The Duke football team has opened its training camp, hoping that this season will end with a trip to a bowl game.

“The camp theme is ‘make plays that win games,’” head coach David Cutcliffe said. “We’ve been good, we haven’t been a … stumbling, bumbling football team. There’s some quality football out there these past few years, just not good enough to win.”

The team comes into camp at a level Cutcliffe is pleased about, having gotten together during the offseason to work out, run through drills and get to know each other better.

This ability to execute will be helped by the team’s new gadget, the iPad, which was issued to each player earlier this summer in a partnership with Apple and Global Aptitude, the creator of Playbook for iPad. Global Aptitude has partnered with many NFL teams, including the Baltimore Ravens, the Dallas Cowboys and the Indianapolis Colts.

“We’re one of the first college teams to do this,” Cutcliffe said. “We’re obviously on the cutting edge, but we should be, we’re Duke!”

This new device allows the playbook to be completely digital and lets players instantly view video of any play.

Desmond Scott, who this season will become a wide receiver, has already put the iPad to good use. On his flight back from Atlanta, Scott passed the time reviewing the plays he will have to learn as the season begins.

“I hope that he turned it off when he was told to,” Cutcliffe said. “Not like Alec Baldwin… not that big yet, Dez!”

Scott’s move is due in part to the large group of running backs the team now has. He believes this shows the team is moving in the right direction, and the competition between players will give the team an edge it has not had in the past few years.

Fellow senior Conner Vernon agrees. “From a talent level… Coach Cut[cliffe] has recruited phenomenally throughout the last three years.
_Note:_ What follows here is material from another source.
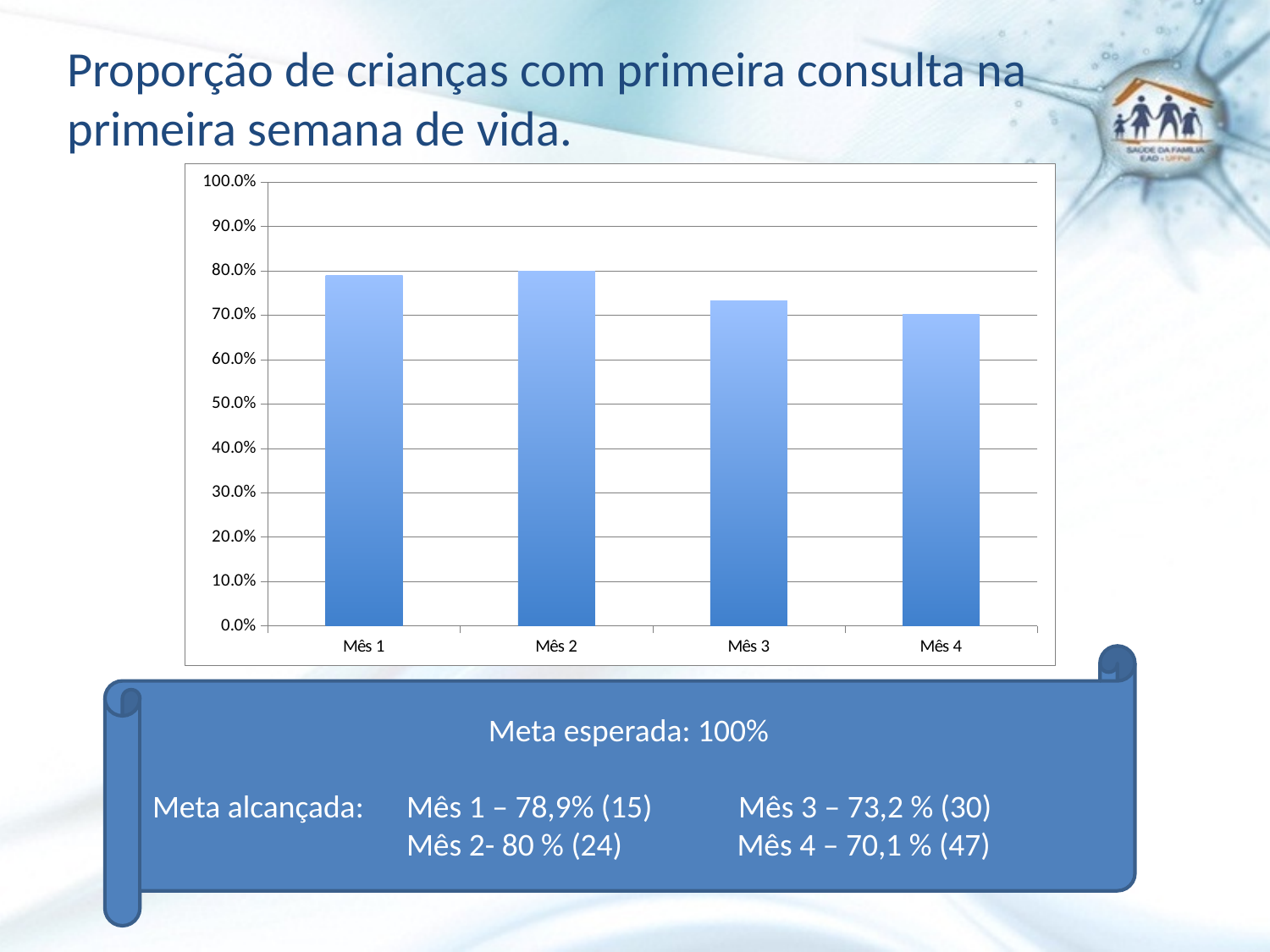
What is the difference between the values for Mês 2 and Mês 4, using the figures printed on the slide? 9,9% According to the slide, what proportion was reached in Mês 1? 78,9% Which month has the lowest bar on the chart? Mês 4 According to the slide, what proportion was reached in Mês 3? 73,2 % Is the value for Mês 1 greater or less than 70.0%? greater How many months (categories) are plotted on the chart? 4 What is the expected target (meta esperada) stated on the slide? 100% Is the value for Mês 3 greater or less than 80.0%? less What kind of chart is shown on the slide? bar chart According to the slide, what proportion was reached in Mês 4? 70,1 % Which is larger, the value for Mês 3 or the value for Mês 4? Mês 3 From Mês 2 to Mês 4, do the values rise or fall? fall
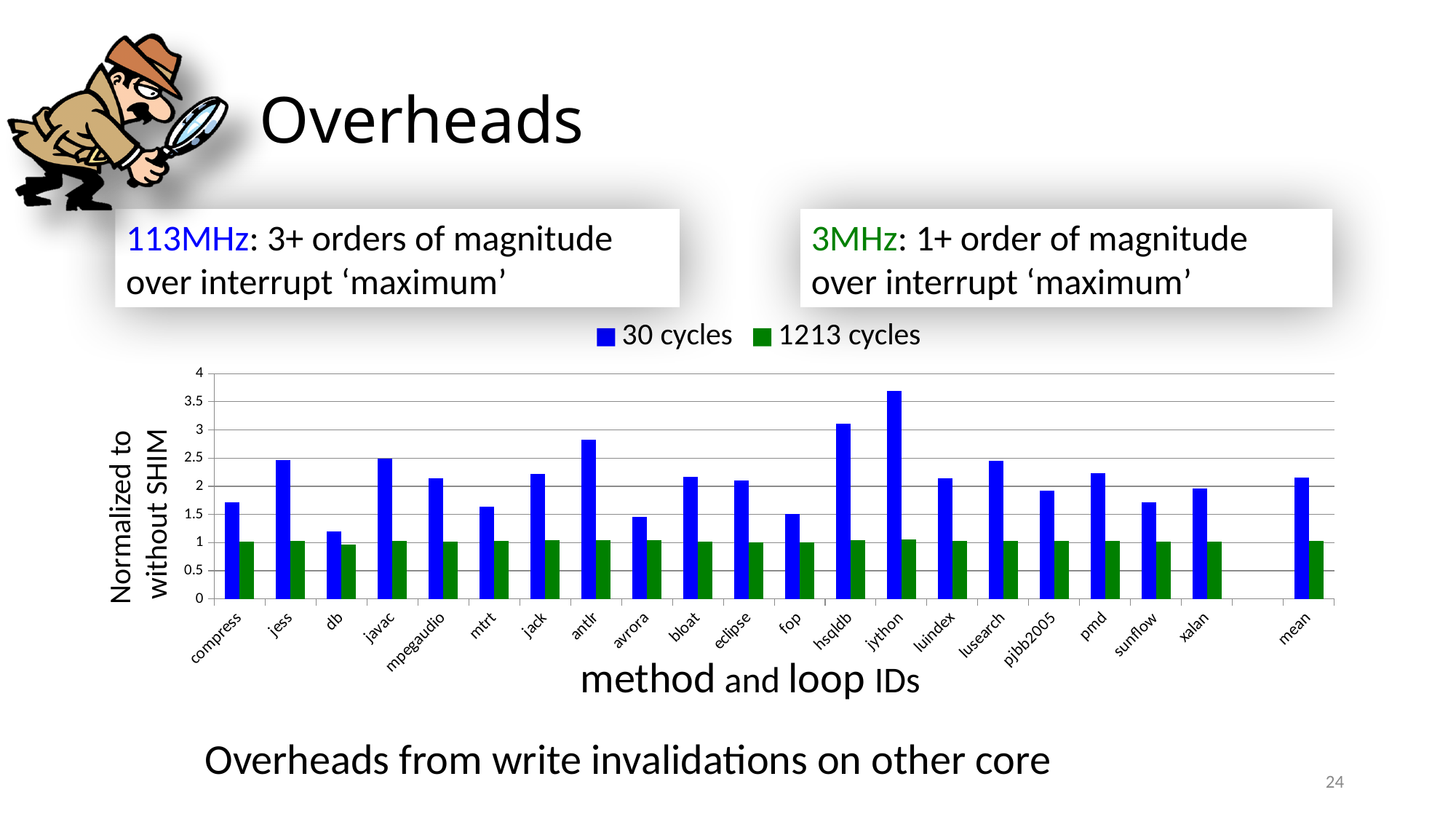
Is the 30 cycles value for hsqldb greater or less than 3? greater What colour are the bars for the 1213 cycles series? green Is the 30 cycles value for mean greater or less than 2? greater How many series does the legend list? 2 Is the 30 cycles value for antlr greater or less than 2.5? greater Which has the larger 30 cycles value, antlr or avrora? antlr How many categories are shown along the x axis? 21 What kind of chart is shown on the slide? bar chart Which category has the lowest value for the 30 cycles series? db Which category has the highest value for the 30 cycles series? jython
We have so much more depth on this team.”

In addition to viewing footage of the now-graduated Donovan Varner, Scott has worked hard this summer, coming out for weekly sessions with starting quarterback Sean Renfree to go through repetitions on the field.

“Doing something is better than doing nothing,” Scott said.
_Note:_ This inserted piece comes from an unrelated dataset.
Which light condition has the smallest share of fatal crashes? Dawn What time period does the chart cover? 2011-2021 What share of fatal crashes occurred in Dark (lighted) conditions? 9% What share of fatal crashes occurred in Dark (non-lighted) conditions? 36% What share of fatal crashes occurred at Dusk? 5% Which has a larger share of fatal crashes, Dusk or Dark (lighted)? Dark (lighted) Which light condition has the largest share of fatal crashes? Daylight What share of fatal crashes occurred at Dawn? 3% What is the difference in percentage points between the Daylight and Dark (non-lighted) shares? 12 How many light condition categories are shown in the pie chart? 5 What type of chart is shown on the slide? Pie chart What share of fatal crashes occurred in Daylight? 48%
Scott believes that he’ll now have a weapon no other receiver will - he will know the play in its entirety. He, however, will still remain as a form of running back, as he shared that he is also learning his role in a formation similar to the Wildcat that Duke will use.

Learning two positions will not be a problem for Scott, who has cherished his leadership role adamantly repeating he must do so or “what will the young players think?”

In addition, the team has also had player-led practices each week throughout the summer. Although this is not something new, the practices have changed from the typically pure conditioning sessions, to drills that involve the football – killing two birds with one stone, according to Scott.

“Coach Vernon has coached them hard this summer,” Cutcliffe said. “They’re looking forward to Coach [Matt] Lubick getting Coach Vernon off their backs.”

Apart from Scott’s transition, many other players will have to grow into new roles. Cutcliffe mentioned that quarterback Brandon Connette is one player who is expected to play different roles this season. On the defensive end, Keilin Rayner has also moved to become a nose tackle, a move the coach describes as “courageous”.

The defense will have to adjust to losing standout safety Matt Daniels, now with the St. Louis Rams, to graduation. He will not be replaced, according to Cutcliffe, but rather the team will identify the strengths it now has and use that to its advantage. Walt Canty has said that it must be a “team effort”.

In addition to filling the void left by Daniels, the Blue Devils will have to adjust to the various injuries that have stricken the squad. The ailments of Blair Holliday, Braxton Deaver, Jordan DeWalt-Ondijo, Kelby Brown and Jamal Bruce have forced many moves to be made.

“It’s tough. All those guys we expected to play major roles this season,” Canty said. “But every team has injuries. We’ll have to fight through it.”

Despite this, Vernon, who is expected to play a key role this season, has a very positive outlook for the season.

“Each year, it may not show in the wins and losses column but this team has gotten better,” he said. “I wouldn’t want to be in any other program. If I had to do it all over again I’d do the same thing.”

He believes that his work with Renfree over the summer and past few years have given them an advantage over other offensive pairs, which could yield points and wins for the team.

When asked about whether becoming the all-time reception leader in the ACC is a goal for him, Vernon shrugged that off as a mere byproduct of his larger goals – making a bowl game for the first time in his career.

“The number one goal is to finally get over that hump, the records are not the main goal,” Vernon said. “It’s getting this team to where it belongs.”